I have a tricky question, but I'm hoping someone can answer it.
Problem (in brief): I do not understand how the Logistic Regression Learner node handles predictor variable categories.
Problem (complete): I am using the Logistic Regression Learner node to run a multivariate analysis on two datasets (same variable list, different values). I have a dependent variable (nominal, 0 or 1 values) and two independent variables (ordinal, domain 1,2,3). There are no missing values. All variables are string (i.e., KNIME nominal/categorical). When the analysis runs, the reference category is the last value of the dependent domain range (1=success). So far so good...
If I run the analysis on dataset A and dataset B, KNIME generates regression coefficients and statistics using independent variables (y1,y2) with values in categories 2 and 3. Again, so far so good...
Here's the kicker, in order to find measures using independent variables with values in category 1, I then copy the Logistic Regression Learner node and check "Use order from column domain...First value is chosen as reference for dummy variables." Dataset A generates results for categories 1 (accurate) and 2, while Dataset B wrongly generates results for categories 1 (inaccurate) and 3.
Again, the domain for both independent variables is (1,2,3).

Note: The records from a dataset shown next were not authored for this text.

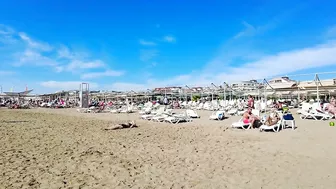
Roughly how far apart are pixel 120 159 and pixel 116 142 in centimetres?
225

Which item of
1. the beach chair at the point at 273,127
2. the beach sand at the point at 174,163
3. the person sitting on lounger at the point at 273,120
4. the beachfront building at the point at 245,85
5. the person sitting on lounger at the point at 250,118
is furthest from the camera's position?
the beachfront building at the point at 245,85

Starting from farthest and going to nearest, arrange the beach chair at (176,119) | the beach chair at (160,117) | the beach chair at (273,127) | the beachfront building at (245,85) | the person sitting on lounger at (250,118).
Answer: the beachfront building at (245,85)
the beach chair at (160,117)
the beach chair at (176,119)
the person sitting on lounger at (250,118)
the beach chair at (273,127)

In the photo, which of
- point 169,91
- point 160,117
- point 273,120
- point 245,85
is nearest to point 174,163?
point 273,120

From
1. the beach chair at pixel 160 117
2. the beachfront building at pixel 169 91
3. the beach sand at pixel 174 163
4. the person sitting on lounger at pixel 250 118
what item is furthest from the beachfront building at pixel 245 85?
the beach sand at pixel 174 163

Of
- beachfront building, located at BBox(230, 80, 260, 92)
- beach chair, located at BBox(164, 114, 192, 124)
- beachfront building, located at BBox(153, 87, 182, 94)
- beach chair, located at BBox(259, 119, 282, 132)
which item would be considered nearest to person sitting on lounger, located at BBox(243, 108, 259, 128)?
beach chair, located at BBox(259, 119, 282, 132)

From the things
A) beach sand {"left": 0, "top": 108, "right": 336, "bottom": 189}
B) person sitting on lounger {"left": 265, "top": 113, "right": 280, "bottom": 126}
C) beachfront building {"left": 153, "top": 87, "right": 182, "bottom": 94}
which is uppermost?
beachfront building {"left": 153, "top": 87, "right": 182, "bottom": 94}

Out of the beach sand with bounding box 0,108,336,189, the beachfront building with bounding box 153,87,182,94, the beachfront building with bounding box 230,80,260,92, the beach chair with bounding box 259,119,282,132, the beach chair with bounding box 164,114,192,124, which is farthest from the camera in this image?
the beachfront building with bounding box 153,87,182,94

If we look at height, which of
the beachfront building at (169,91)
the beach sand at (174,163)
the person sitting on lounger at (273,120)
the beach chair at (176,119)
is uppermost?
the beachfront building at (169,91)

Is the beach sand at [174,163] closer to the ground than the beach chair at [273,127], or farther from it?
closer to the ground

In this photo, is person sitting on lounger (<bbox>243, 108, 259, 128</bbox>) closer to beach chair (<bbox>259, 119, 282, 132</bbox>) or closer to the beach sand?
beach chair (<bbox>259, 119, 282, 132</bbox>)

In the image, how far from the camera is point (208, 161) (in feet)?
17.3

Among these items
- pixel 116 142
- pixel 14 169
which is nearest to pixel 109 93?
pixel 116 142

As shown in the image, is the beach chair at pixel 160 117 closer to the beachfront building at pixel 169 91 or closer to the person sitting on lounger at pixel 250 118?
the person sitting on lounger at pixel 250 118

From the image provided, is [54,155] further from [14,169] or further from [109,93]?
[109,93]
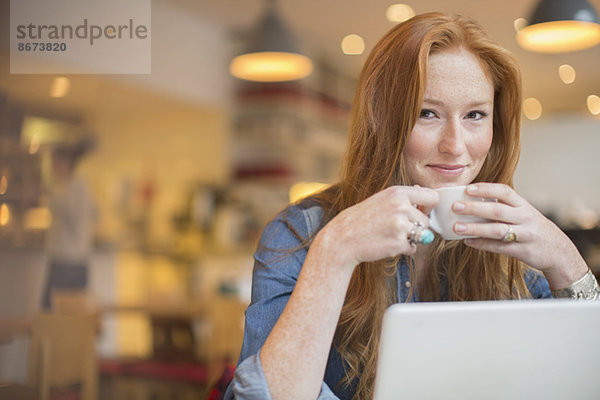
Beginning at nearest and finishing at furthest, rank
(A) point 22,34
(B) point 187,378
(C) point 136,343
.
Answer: (A) point 22,34 → (B) point 187,378 → (C) point 136,343

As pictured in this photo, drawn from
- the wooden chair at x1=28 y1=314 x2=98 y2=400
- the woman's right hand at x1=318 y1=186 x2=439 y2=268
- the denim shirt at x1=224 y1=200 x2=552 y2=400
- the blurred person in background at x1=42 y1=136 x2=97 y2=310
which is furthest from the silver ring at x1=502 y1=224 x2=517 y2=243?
the blurred person in background at x1=42 y1=136 x2=97 y2=310

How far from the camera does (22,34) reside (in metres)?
1.89

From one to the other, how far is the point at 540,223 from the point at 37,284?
8.65 feet

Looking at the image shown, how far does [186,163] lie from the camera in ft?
19.6

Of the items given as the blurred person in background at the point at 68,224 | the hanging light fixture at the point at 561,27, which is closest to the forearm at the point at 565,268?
the hanging light fixture at the point at 561,27

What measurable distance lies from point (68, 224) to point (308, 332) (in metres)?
3.25

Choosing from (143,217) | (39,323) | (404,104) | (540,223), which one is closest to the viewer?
(540,223)

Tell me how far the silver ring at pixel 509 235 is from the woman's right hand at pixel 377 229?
0.15m

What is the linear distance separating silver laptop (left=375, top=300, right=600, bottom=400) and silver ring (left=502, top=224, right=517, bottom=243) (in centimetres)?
19

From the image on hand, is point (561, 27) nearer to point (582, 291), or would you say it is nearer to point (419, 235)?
point (582, 291)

The first 16 values for all four variables (Ay1,Ay2,and By1,By2) are as follows...
Var_Ay1 ("RDNG..."): 3,3,3,3,3,1,2,3,3,3,3,3,3,2,2,2
Var_Ay2 ("MATH..."): 3,1,2,1,3,1,3,3,3,2,1,3,3,1,3,1
Var_By1 ("RDNG..."): 3,3,2,3,2,2,3,2,3,3,2,3,2,2,1,3
Var_By2 ("MATH..."): 2,3,2,1,1,1,2,1,3,3,1,3,3,1,1,3
Sort ascending by Var_By1 ("RDNG..."), then sort ascending by Var_By2 ("MATH...")
Var_By1 ("RDNG..."): 1,1,1,1,1,1,1,1,1,2,2,2,2,2,2,2
Var_By2 ("MATH..."): 1,1,1,1,1,1,3,3,3,1,1,1,1,1,1,1
Sort ascending by Var_B_y2 ("MATH..."), then sort ascending by Var_B_y1 ("RDNG...")
Var_By1 ("RDNG..."): 1,1,1,1,1,1,2,2,2,2,2,2,2,2,2,2
Var_By2 ("MATH..."): 1,1,1,1,1,1,1,1,1,1,1,1,1,1,1,1,...2
Just to confuse matters further, I've tried adding a Edit Nominal Domain node that precedes the Logistic Regression Learner node. If I configure the domain range for Var_By1 and Var_By2 to have a reverse domain range (3,2,1), the checked Logistic Regression Learner node results ("Use order from column domain...First value is chosen as reference for dummy variables.") are correct. The results report categories 1 and 2 for Var_By1 and Var_By2. But this doesn't work when I try to reproduce it for Var_Ay1 and Var_Ay2.
To conclude: I know I'm missing something obvious here. But I want to understand the process -- and specifically how I should sort/order the data (or even the workflow) so I can reliably perform analyses using different data.